» **Problem to work on**
Update the lines of data below by replacing every "wood plank" with "wooden board" and leaving everything else unchanged.

Data lines:
^^^^^^^^

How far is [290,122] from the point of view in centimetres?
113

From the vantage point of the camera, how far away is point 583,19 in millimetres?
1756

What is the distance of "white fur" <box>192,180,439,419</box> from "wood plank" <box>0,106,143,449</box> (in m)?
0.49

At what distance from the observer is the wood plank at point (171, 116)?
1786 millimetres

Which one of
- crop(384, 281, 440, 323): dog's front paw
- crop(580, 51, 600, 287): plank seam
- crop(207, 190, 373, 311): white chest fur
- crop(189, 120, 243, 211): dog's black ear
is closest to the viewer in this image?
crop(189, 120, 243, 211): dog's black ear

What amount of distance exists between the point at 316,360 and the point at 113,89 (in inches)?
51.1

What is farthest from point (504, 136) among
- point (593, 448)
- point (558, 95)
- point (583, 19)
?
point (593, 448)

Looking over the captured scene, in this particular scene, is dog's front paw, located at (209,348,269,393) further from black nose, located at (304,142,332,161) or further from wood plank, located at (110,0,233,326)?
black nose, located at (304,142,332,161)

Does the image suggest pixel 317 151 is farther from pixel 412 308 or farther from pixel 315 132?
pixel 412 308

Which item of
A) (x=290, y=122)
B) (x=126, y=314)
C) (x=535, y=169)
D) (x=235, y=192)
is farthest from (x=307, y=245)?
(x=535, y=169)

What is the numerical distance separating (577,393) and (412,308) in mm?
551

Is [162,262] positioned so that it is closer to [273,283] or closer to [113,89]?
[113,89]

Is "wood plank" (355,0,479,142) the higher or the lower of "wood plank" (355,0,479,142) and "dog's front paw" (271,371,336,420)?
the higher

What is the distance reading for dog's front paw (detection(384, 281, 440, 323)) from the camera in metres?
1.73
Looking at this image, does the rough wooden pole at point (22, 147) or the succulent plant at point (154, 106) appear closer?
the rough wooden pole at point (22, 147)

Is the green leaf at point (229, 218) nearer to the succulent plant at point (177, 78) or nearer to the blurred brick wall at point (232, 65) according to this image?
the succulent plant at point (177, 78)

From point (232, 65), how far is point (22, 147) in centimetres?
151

^^^^^^^^

» **Answer in full**
How far is [290,122] from the point of view in centimetres?
113

From the vantage point of the camera, how far away is point 583,19 in millimetres?
1756

What is the distance of "white fur" <box>192,180,439,419</box> from "wooden board" <box>0,106,143,449</box> (in m)?
0.49

At what distance from the observer is the wooden board at point (171, 116)?
1786 millimetres

Which one of
- crop(384, 281, 440, 323): dog's front paw
- crop(580, 51, 600, 287): plank seam
- crop(207, 190, 373, 311): white chest fur
- crop(189, 120, 243, 211): dog's black ear
is closest to the viewer in this image?
crop(189, 120, 243, 211): dog's black ear

What amount of distance exists between the point at 316,360 and the point at 113,89 (in inches)?
51.1

What is farthest from point (504, 136) among
- point (593, 448)
- point (558, 95)
- point (583, 19)
?
point (593, 448)

Looking over the captured scene, in this particular scene, is dog's front paw, located at (209,348,269,393) further from black nose, located at (304,142,332,161) or further from wooden board, located at (110,0,233,326)?
black nose, located at (304,142,332,161)

Does the image suggest pixel 317 151 is farther from pixel 412 308 or farther from pixel 315 132?
pixel 412 308

Which item of
A) (x=290, y=122)
B) (x=126, y=314)
C) (x=535, y=169)
D) (x=235, y=192)
is farthest from (x=307, y=245)?
(x=535, y=169)

What is the numerical distance separating (577,393) and (412,308) in mm?
551

Is [162,262] positioned so that it is closer to [273,283] or closer to [113,89]?
[113,89]

Is "wooden board" (355,0,479,142) the higher or the lower of "wooden board" (355,0,479,142) and "dog's front paw" (271,371,336,420)?
the higher

What is the distance reading for dog's front paw (detection(384, 281, 440, 323)) from the camera in metres?
1.73
Looking at this image, does the rough wooden pole at point (22, 147) or the succulent plant at point (154, 106) appear closer?
the rough wooden pole at point (22, 147)

Is the green leaf at point (229, 218) nearer to the succulent plant at point (177, 78) or nearer to the blurred brick wall at point (232, 65) according to this image?
the succulent plant at point (177, 78)

From point (232, 65), how far is point (22, 147) in centimetres?
151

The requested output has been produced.